> **What you are asked to do**: Reproduce all of the records below verbatim, leaving none out.

Saved entries:
::::::::::

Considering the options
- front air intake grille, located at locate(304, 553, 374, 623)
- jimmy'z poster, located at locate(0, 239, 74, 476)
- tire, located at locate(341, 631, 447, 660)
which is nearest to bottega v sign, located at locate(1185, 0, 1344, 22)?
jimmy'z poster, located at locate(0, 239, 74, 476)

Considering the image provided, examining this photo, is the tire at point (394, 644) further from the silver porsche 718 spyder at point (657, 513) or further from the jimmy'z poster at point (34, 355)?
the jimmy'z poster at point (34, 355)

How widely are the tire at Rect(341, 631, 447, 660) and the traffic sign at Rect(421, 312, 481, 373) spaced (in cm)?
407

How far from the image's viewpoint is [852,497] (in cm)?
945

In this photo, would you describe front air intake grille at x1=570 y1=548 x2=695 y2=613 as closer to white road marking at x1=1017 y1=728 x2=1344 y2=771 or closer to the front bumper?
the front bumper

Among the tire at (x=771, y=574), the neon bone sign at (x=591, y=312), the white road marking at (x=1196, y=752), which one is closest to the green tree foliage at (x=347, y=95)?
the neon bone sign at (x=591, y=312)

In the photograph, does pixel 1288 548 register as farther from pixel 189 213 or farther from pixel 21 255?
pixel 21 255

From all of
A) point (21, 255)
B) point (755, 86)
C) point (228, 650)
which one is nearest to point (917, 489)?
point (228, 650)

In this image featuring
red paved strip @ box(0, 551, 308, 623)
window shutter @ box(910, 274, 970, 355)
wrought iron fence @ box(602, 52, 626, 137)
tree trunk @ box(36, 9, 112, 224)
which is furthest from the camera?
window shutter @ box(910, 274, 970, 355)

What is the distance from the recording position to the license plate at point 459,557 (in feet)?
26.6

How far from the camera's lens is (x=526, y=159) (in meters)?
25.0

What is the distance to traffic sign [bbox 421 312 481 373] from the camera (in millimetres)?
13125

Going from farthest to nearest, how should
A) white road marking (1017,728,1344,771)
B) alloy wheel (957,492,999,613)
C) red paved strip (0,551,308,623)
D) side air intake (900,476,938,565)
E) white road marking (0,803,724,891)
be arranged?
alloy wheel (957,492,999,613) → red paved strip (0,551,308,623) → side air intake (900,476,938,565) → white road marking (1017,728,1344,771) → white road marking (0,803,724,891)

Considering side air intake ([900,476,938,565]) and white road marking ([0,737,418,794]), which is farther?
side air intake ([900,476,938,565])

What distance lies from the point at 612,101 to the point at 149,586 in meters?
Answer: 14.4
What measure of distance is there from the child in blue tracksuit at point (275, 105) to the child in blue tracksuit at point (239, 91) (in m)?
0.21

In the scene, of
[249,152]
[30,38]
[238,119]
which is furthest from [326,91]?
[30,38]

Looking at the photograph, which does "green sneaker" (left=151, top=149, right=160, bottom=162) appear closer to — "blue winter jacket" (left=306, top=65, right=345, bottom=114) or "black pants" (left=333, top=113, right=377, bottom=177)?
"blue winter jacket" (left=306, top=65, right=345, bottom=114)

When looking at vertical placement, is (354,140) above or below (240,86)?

::::::::::

> **Task solution**:
Considering the options
- front air intake grille, located at locate(304, 553, 374, 623)
- jimmy'z poster, located at locate(0, 239, 74, 476)
- tire, located at locate(341, 631, 447, 660)
which is nearest to bottega v sign, located at locate(1185, 0, 1344, 22)?
jimmy'z poster, located at locate(0, 239, 74, 476)

Considering the image provided, examining this photo, is the tire at point (394, 644) further from the silver porsche 718 spyder at point (657, 513) or further from the jimmy'z poster at point (34, 355)?
the jimmy'z poster at point (34, 355)

How widely are the tire at Rect(341, 631, 447, 660) and the traffic sign at Rect(421, 312, 481, 373) spaced (in cm)?
407

How far from the image's viewpoint is [852,497] (in cm)?
945

In this photo, would you describe front air intake grille at x1=570 y1=548 x2=695 y2=613 as closer to white road marking at x1=1017 y1=728 x2=1344 y2=771 or closer to the front bumper?
the front bumper

Among the tire at (x=771, y=574), the neon bone sign at (x=591, y=312), the white road marking at (x=1196, y=752), which one is closest to the green tree foliage at (x=347, y=95)?
the neon bone sign at (x=591, y=312)

In the photograph, does pixel 1288 548 register as farther from pixel 189 213 or farther from pixel 21 255?
pixel 21 255

From all of
A) point (21, 255)
B) point (755, 86)
C) point (228, 650)
which one is nearest to point (917, 489)?
point (228, 650)

In this image featuring
red paved strip @ box(0, 551, 308, 623)
window shutter @ box(910, 274, 970, 355)
wrought iron fence @ box(602, 52, 626, 137)
tree trunk @ box(36, 9, 112, 224)
which is furthest from the camera?
window shutter @ box(910, 274, 970, 355)

What is the distance from the recording position to the license plate at point 459,557 (in feet)?
26.6

How far from the camera's lens is (x=526, y=159) (in meters)?
25.0

What is the distance to traffic sign [bbox 421 312 481 373] from the camera (in millimetres)?
13125

Going from farthest to nearest, how should
A) white road marking (1017,728,1344,771)
B) alloy wheel (957,492,999,613)
C) red paved strip (0,551,308,623)
D) side air intake (900,476,938,565)
E) white road marking (0,803,724,891)
be arranged?
alloy wheel (957,492,999,613) → red paved strip (0,551,308,623) → side air intake (900,476,938,565) → white road marking (1017,728,1344,771) → white road marking (0,803,724,891)

Considering side air intake ([900,476,938,565]) and white road marking ([0,737,418,794]), which is farther?
side air intake ([900,476,938,565])

What distance lies from the point at 612,101 to the point at 149,586 in meters?
Answer: 14.4
What measure of distance is there from the child in blue tracksuit at point (275, 105) to the child in blue tracksuit at point (239, 91) (in m)?
0.21

In the scene, of
[249,152]
[30,38]
[238,119]
which is furthest from [326,91]?
[30,38]

Looking at the photograph, which does "green sneaker" (left=151, top=149, right=160, bottom=162) appear closer to — "blue winter jacket" (left=306, top=65, right=345, bottom=114) or "black pants" (left=333, top=113, right=377, bottom=177)?
"blue winter jacket" (left=306, top=65, right=345, bottom=114)

When looking at vertical placement, is (354,140) above or below (240,86)?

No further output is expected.